A La Rochelle, havre cinéphile bon enfant et bon public, on célébrait cette année, entre mille choses, le triomphe de la mimique. Conjoints pour l’occasion, deux grands maîtres du genre officiant de part et d’autre de l’Atlantique étaient convoqués, Louis de Funès et Jim Carrey. Présentée sous les mêmes auspices dans le programme, cette double rétrospective fut en fait disjointe dans la chronologie festivalière, et pas davantage réunie par une tentative de présentation et de problématisation communes. Il est regrettable qu’une aussi bonne idée soit ainsi laissée en friche.

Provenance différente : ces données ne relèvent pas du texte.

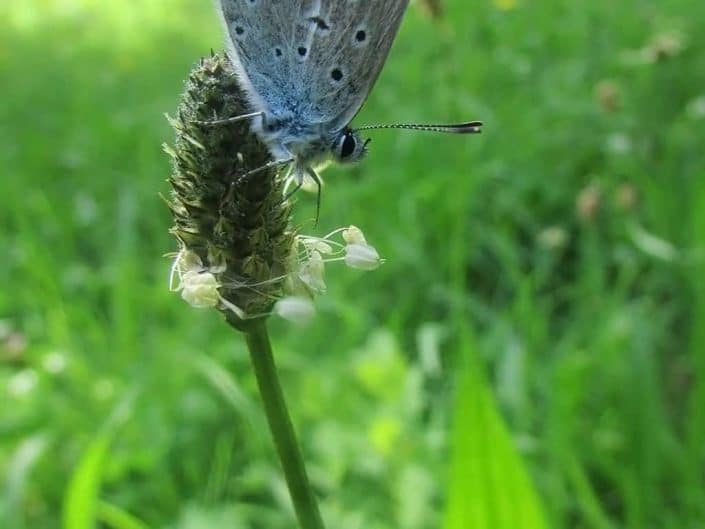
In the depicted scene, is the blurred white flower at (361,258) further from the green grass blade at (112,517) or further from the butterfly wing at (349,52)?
the green grass blade at (112,517)

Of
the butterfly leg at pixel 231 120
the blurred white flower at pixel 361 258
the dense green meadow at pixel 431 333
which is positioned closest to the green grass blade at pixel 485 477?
the dense green meadow at pixel 431 333

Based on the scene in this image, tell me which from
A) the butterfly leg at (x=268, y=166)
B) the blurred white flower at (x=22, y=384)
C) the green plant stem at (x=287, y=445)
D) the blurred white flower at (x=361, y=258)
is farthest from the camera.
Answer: the blurred white flower at (x=22, y=384)

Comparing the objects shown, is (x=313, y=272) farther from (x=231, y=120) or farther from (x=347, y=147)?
(x=347, y=147)

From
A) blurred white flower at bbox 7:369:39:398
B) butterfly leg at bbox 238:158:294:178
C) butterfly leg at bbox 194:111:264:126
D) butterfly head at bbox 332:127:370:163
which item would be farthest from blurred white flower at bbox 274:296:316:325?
blurred white flower at bbox 7:369:39:398

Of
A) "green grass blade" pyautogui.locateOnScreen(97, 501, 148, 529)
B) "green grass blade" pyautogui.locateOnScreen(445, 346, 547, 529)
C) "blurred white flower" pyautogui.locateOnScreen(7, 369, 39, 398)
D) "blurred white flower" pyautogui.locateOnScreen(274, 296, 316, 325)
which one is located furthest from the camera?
"blurred white flower" pyautogui.locateOnScreen(7, 369, 39, 398)

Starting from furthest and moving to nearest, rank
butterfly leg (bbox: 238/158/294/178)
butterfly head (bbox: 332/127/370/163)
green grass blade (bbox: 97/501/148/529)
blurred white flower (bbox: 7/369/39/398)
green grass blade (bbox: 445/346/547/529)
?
blurred white flower (bbox: 7/369/39/398)
green grass blade (bbox: 97/501/148/529)
butterfly head (bbox: 332/127/370/163)
green grass blade (bbox: 445/346/547/529)
butterfly leg (bbox: 238/158/294/178)

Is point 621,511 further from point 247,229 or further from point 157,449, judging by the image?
point 247,229

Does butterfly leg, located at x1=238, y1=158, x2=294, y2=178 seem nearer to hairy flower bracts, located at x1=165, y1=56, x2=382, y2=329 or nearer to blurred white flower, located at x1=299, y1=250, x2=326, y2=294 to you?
hairy flower bracts, located at x1=165, y1=56, x2=382, y2=329
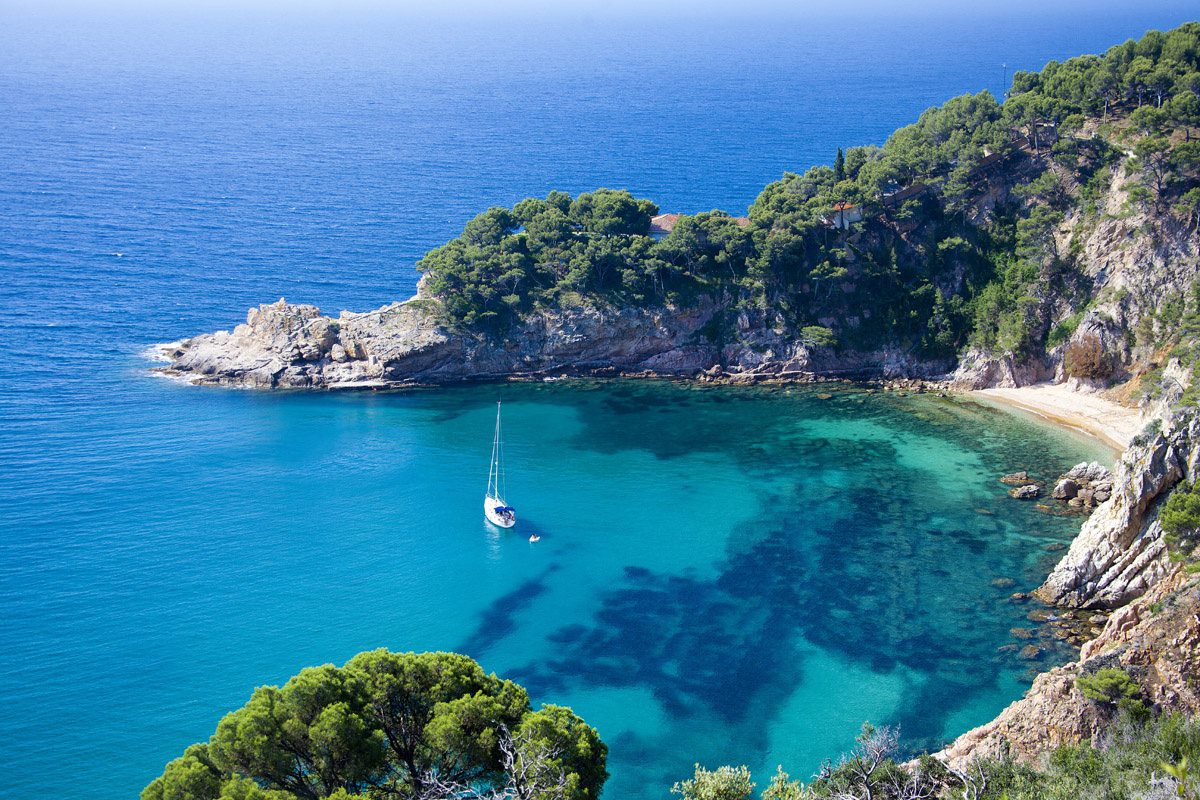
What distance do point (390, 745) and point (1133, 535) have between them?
39.3 m

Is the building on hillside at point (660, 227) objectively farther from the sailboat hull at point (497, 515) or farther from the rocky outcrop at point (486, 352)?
the sailboat hull at point (497, 515)

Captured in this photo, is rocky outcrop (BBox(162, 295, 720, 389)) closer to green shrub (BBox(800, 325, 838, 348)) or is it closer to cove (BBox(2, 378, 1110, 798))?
cove (BBox(2, 378, 1110, 798))

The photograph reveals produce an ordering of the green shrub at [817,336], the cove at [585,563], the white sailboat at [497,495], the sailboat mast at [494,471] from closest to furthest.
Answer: the cove at [585,563], the white sailboat at [497,495], the sailboat mast at [494,471], the green shrub at [817,336]

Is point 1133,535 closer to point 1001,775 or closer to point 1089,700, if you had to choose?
point 1089,700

Les raisons de rire étant ce qu’elles sont aujourd’hui, l’occasion était néanmoins à saisir. On revit donc, en compagnie d’un public moyennement mobilisé, neuf titres du « Fufu » national. Les immarcescibles, bien sûr (La Grande Vadrouille, Oscar, La Folie des grandeurs, Les Aventures de Rabbi Jacob), mais encore certains oubliés (de Funès interpréta plus de cent rôles au cinéma), dont la présence dans cette mini-rétrospective donnait à penser que justice devait leur être rendue.
Ce n’est pas totalement le cas. Du moins quelques titres méritaient-ils le dépoussiérage. C’est le cas de Ni vu ni connu (1957) d’Yves Robert, l’un des tout premiers grands rôles de l’acteur. Adapté d’Alphonse Allais, le récit oppose un braconnier malicieux (de Funès) à un garde-champêtre incompétent (Moustache). Sous la désuétude de la guéguerre provinciale façon fifties, on apprécie l’anarchisme tendre d’Yves Robert. Faites sauter la banque (1963) de Jean Girault, c’est Le Trou (1960) de Jacques Becker version Pieds nickelés. Un petit commerçant, ruiné par le banquier d’en face (Jean-Pierre Marielle en aigrefin condescendant), décide de récupérer ses économies en creusant avec sa petite famille un tunnel jusqu’à la chambre forte de la banque.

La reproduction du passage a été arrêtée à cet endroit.